🤖 AI Summary
Theoretical convergence guarantees for nonconvex optimization are often significantly weaker than observed empirical performance, exposing a substantial theory-practice gap. Method: We propose the first tunable, unified assumption framework for nonconvex functions—encompassing prominent structural conditions such as the Polyak–Łojasiewicz (PL) inequality and weak convexity—designed to balance generality with analytical tractability. Based on this framework, we derive unified convergence theorems for both deterministic and stochastic gradient methods, rigorously characterizing how algorithmic convergence rates depend on the tunable parameters. Contribution/Results: Our analysis identifies parameter regimes under which efficient optimization is theoretically feasible. Empirical trajectory validation on canonical nonconvex tasks—including neural network training—confirms that the assumed condition holds along actual optimization paths. This provides a new, verifiable theoretical foundation for understanding the practical efficacy of nonconvex optimization algorithms.
📝 Abstract
Nonconvex optimization is central to modern machine learning, but the general framework of nonconvex optimization yields weak convergence guarantees that are too pessimistic compared to practice. On the other hand, while convexity enables efficient optimization, it is of limited applicability to many practical problems. To bridge this gap and better understand the practical success of optimization algorithms in nonconvex settings, we introduce a novel unified parametric assumption.
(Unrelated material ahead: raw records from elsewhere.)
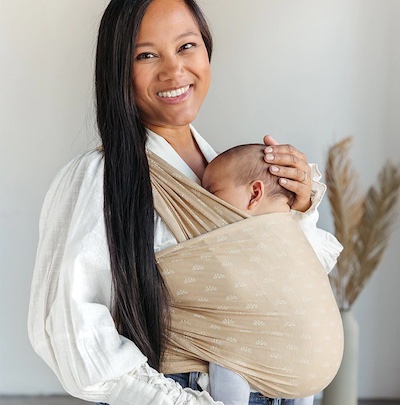 Benefits of babywearing at Disney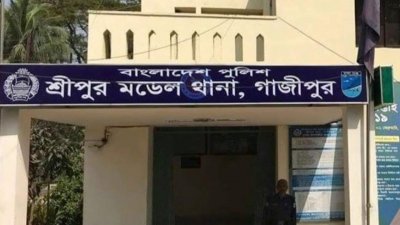 সড়কে ডাকাতির সময় হামলায় ২ পুলিশ সদস্য আহত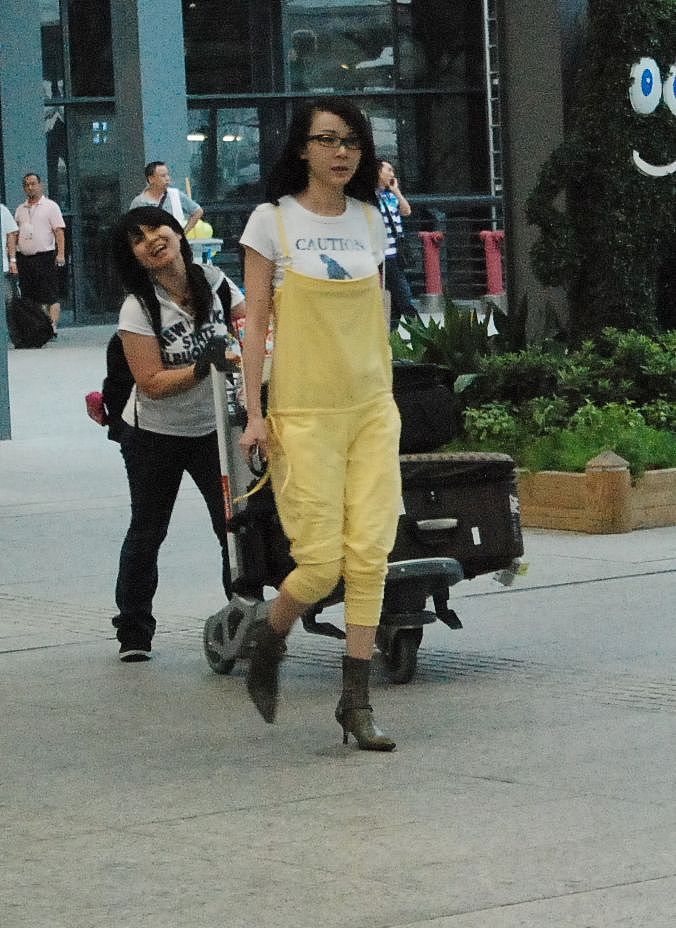 2010年9月20日讯,上海,近日,台湾美女萧蔷现身虹桥机场.+++_+++萧蔷,
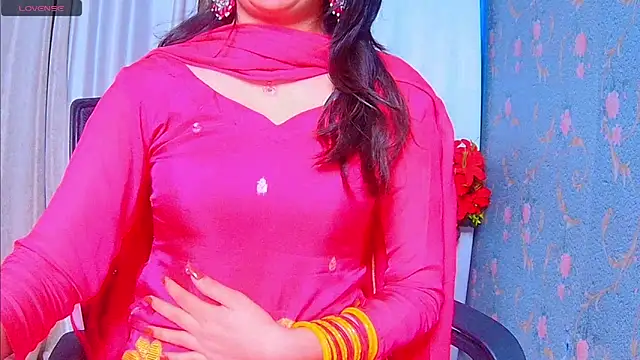 Snapshot of Aashika-Kaur chatting on 01/13/25, 03:45 Aashika-Kaur online show from 01/13/25, 03:45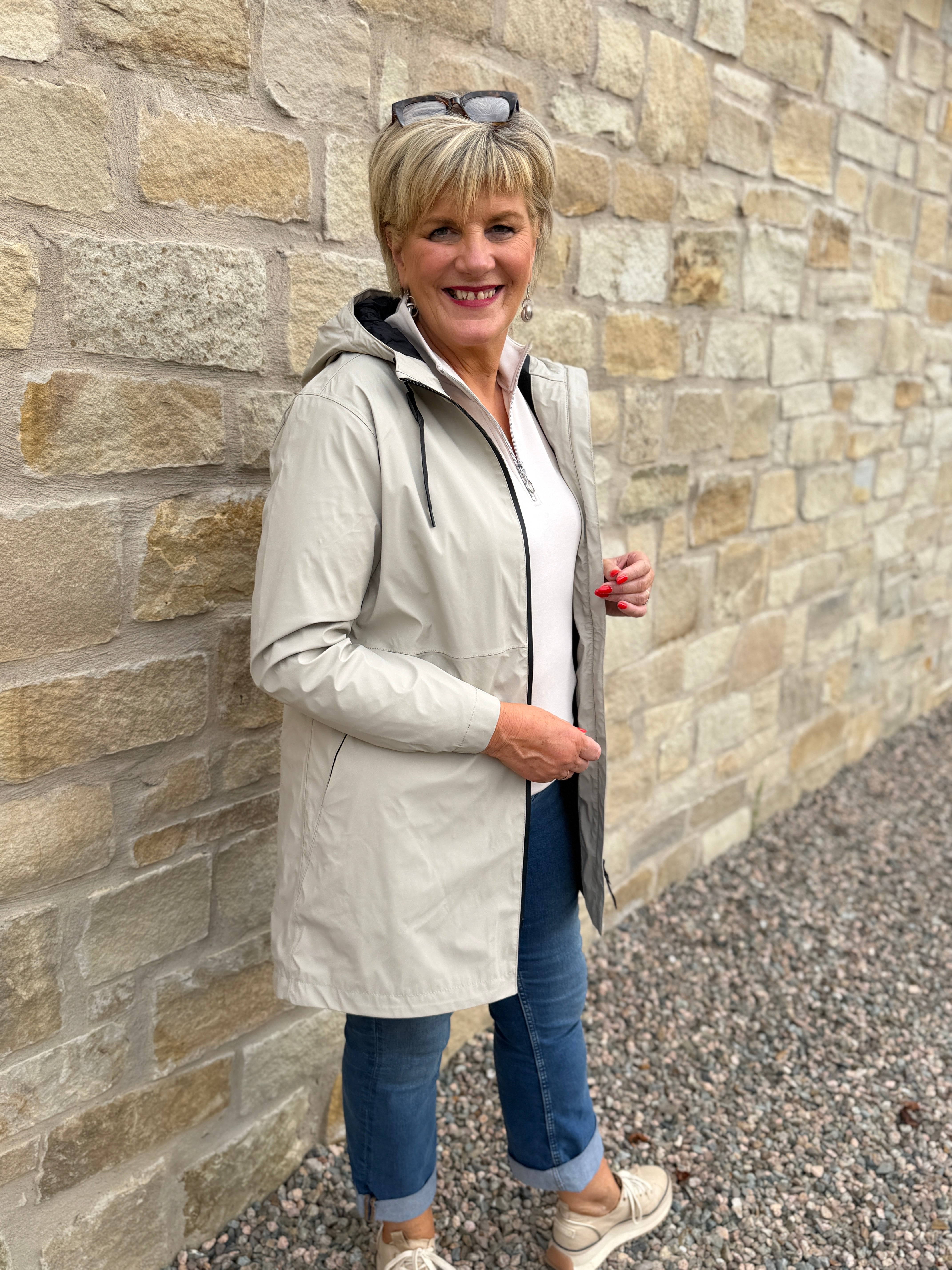 vand raincoat in Stone Grey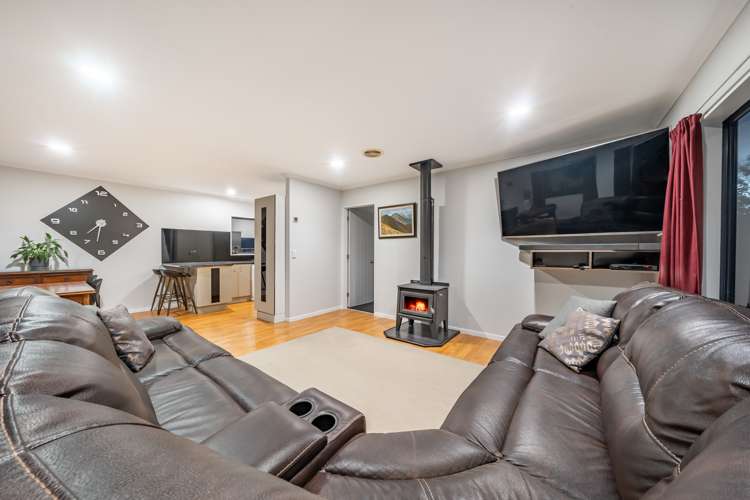 5 Ashburn Road Wainuiomata_6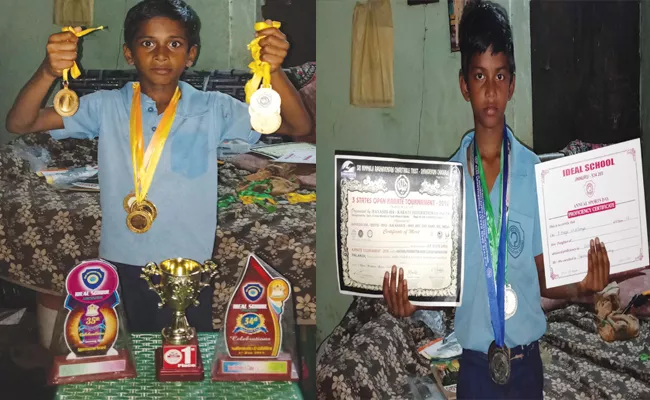Brothers Tallent in Running And Karate - Sakshi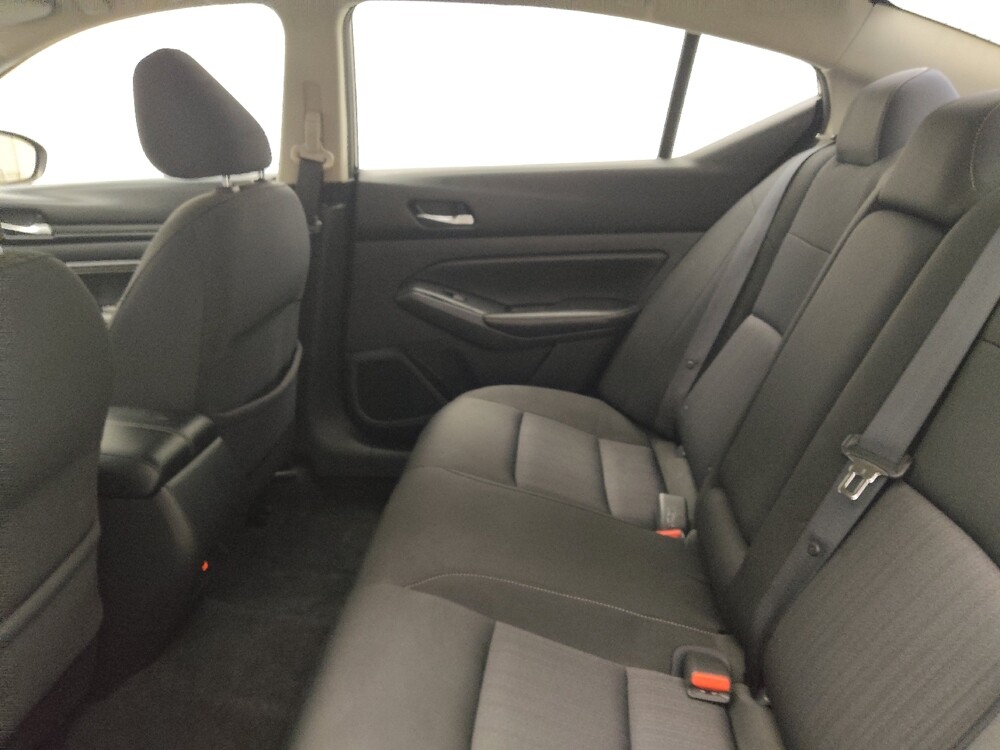 2019 Nissan Altima in Peoria, IL 61615 - 18089223 18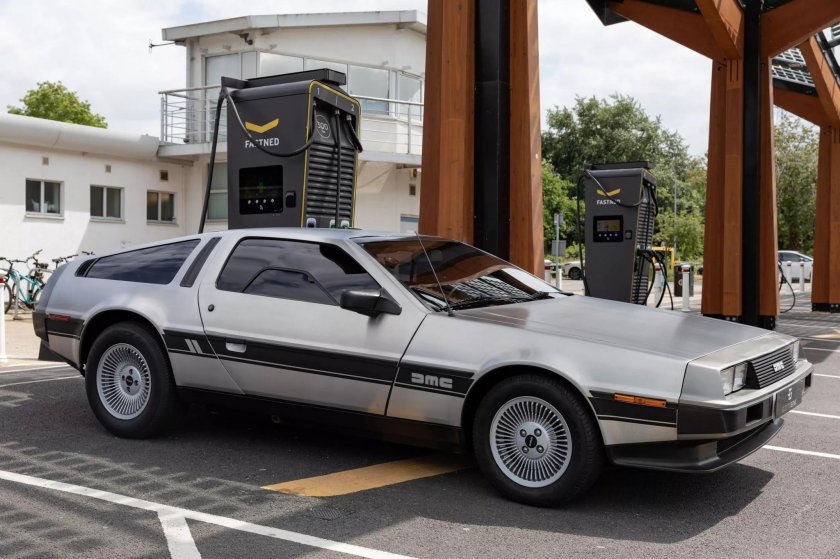 Машина времени delorean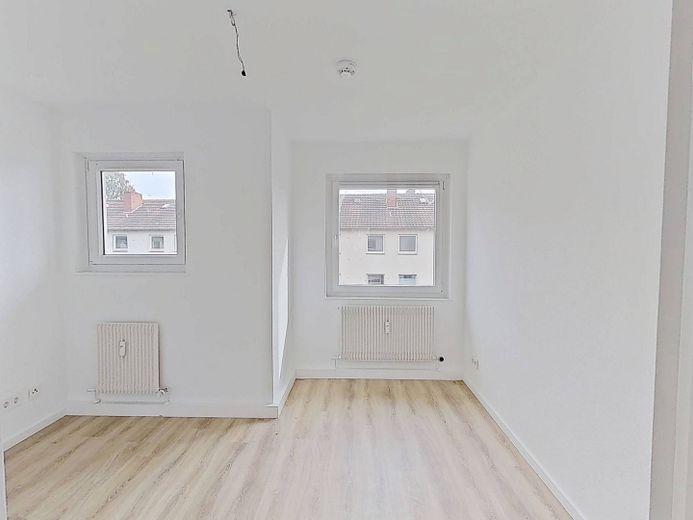 Luminoso appartamento di 3 locali con bagno con vasca e BALCONE – Ansicht I: Schlafzimmer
Our assumption is general enough to encompass a broad class of nonconvex functions while also being specific enough to enable the derivation of a unified convergence theorem for gradient-based methods. Notably, by tuning the parameters of our assumption, we demonstrate its versatility in recovering several existing function classes as special cases and in identifying functions amenable to efficient optimization. We derive our convergence theorem for both deterministic and stochastic optimization, and conduct experiments to verify that our assumption can hold practically over optimization trajectories.